For a related system \(\dot{x}=y^2,\dot{y}=x\) (you can also solve this explicitly).
If there is zero eigenvalue in the linearised system,
their local behaviours of the full nonlinear system near the fixed point
are different, as we can see from Figure 3.18 and 3.19.
Figure 3.18
Phase portraits for the system
\(\dot{x}=x, \dot{y}=y^2\) with zero eigenvalues at the origin.
Figure 3.19
Phase portraits for the system
\(\dot{x}=y^2, \dot{y}=x\) with zero eigenvalues at the origin.
Exercise
Find the solution to the system
\[
\dot{x} = x,\qquad \dot{y} = y^2
\]
and
\[
\dot{x} = y^2,\quad \dot{y}= x
\]
whose phase portraits are given in Figure 3.18 and 3.19.
Click on the plane to see how the solutions of the system
\[
\dot{x} = x,\qquad
\dot{y} = y^2
\]
differ from its linearised system \(\dot{x}=x,\dot{y}=0\)
(where everything moves away from the \(y\)-axis horizontally), especially when \(|y|\) is not small.
On the other hand, if \(y\) is small, the behaviours of the two systems do look similar.
The situation is even worse for the system \(\dot{x} = f(x)\) if \(f(x) = O(|x|^2)\), because the linearised
system \(\dot{x}=0\) does not tell anything about the behaviour of the system
near the origin.

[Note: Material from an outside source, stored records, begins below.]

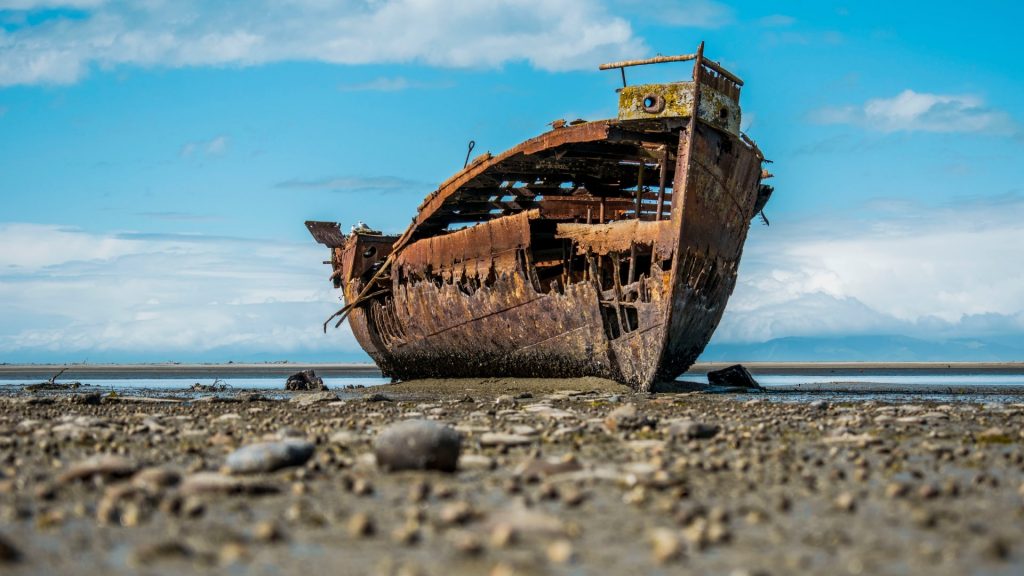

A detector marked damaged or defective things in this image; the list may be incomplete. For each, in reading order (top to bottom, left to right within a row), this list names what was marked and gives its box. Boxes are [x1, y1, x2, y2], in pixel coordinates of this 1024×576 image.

rusty ship hull [307, 42, 770, 387]
rust stain [303, 41, 774, 389]
peeling rusted hull [307, 44, 770, 387]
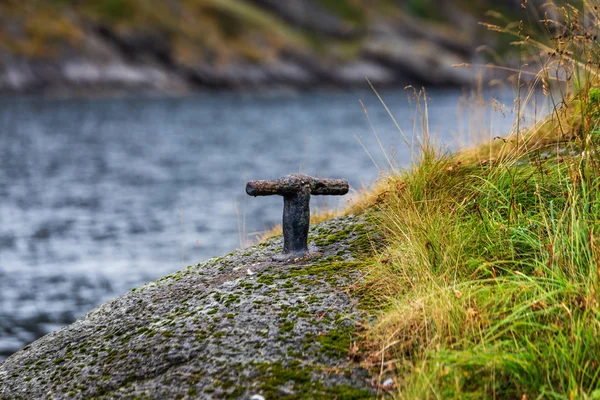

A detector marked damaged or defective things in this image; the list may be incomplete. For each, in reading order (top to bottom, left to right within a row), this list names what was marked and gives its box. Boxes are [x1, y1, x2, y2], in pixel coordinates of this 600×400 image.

rusty mooring bollard [246, 173, 350, 260]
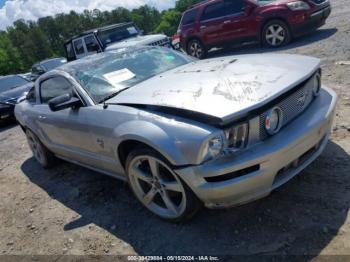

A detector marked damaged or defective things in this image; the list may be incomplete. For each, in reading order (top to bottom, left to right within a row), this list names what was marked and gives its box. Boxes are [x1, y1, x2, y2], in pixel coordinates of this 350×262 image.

damaged hood [104, 33, 167, 50]
damaged hood [108, 53, 320, 123]
front bumper damage [176, 86, 338, 209]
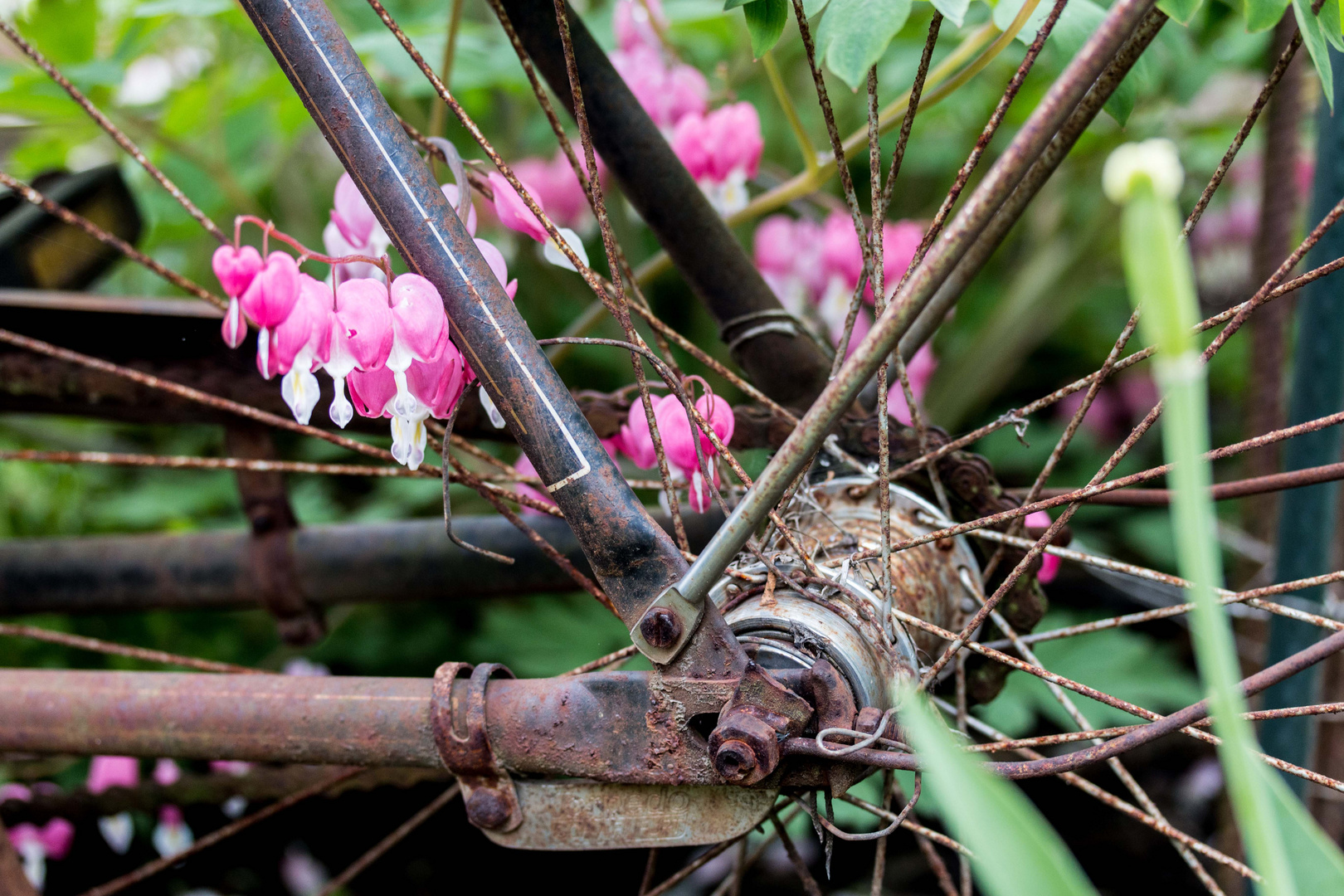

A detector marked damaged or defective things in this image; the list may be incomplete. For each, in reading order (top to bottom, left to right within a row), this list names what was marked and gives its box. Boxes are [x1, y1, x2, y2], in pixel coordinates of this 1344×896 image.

rusted spoke [0, 172, 224, 311]
rusted spoke [0, 20, 226, 243]
rusty frame tube [231, 0, 736, 677]
rusty frame tube [494, 0, 827, 413]
rusty frame tube [677, 0, 1161, 610]
rusty frame tube [0, 510, 725, 617]
rusted spoke [77, 762, 363, 896]
rusted spoke [314, 784, 462, 896]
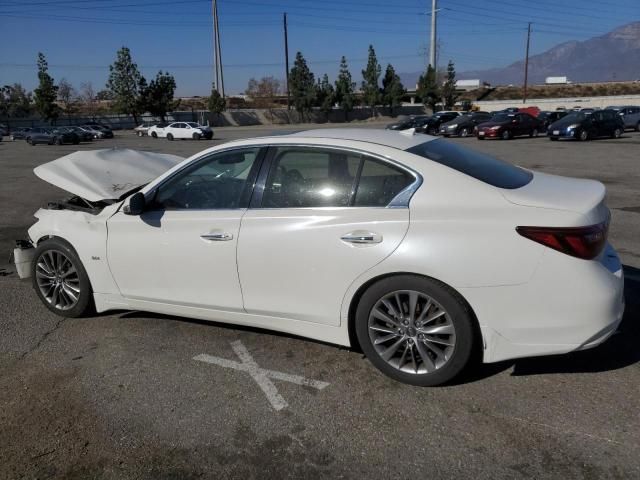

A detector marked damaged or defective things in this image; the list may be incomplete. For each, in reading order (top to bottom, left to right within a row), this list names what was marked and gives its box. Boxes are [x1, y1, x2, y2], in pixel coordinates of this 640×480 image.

crumpled hood [34, 150, 184, 202]
damaged white car [16, 130, 624, 386]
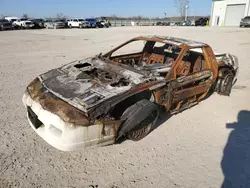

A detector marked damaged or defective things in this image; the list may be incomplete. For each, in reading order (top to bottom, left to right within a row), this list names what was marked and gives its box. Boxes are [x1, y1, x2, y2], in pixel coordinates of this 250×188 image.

charred car hood [39, 57, 152, 112]
burned car [22, 36, 238, 151]
rusted car body [22, 36, 238, 151]
rusted wheel well [109, 90, 152, 119]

You can see two examples in
Figure 3.20. Information can still be obtained in certain cases,
by looking at the trajectories, or by transforming into polar coordinates.
Figure 3.20
Phase portraits for systems with zero linear parts at the
origin: Left:
\(\dot{x}=-xy, \dot{y}=x^2+y^2\); Right: \(\dot{x}=x^2,\dot{y}=y(2x-y)\).
Example 3.13 Consider the system
\(
\dot{x} = -xy, \dot{y} = x^2+y^2,
\)
whose phase portrait is given in Figure 3.20(left figure). The trajectory,
governed by the ODE \(\frac{\mathrm{d} y}{\mathrm{d} x}
= -\frac{x^2+y^2}{xy}\) is homogeneous. By the change
of variable \(y=zx\), the ODE becomes \(\frac{\mathrm{d} z}{\mathrm{d} x}
= -\frac{2z^2+1}{z}x\), which is
separable. The solution is given by \(x^4(2z^2+1)=C\) and the
trajectories are given by \(2x^2y^2+x^4=C\).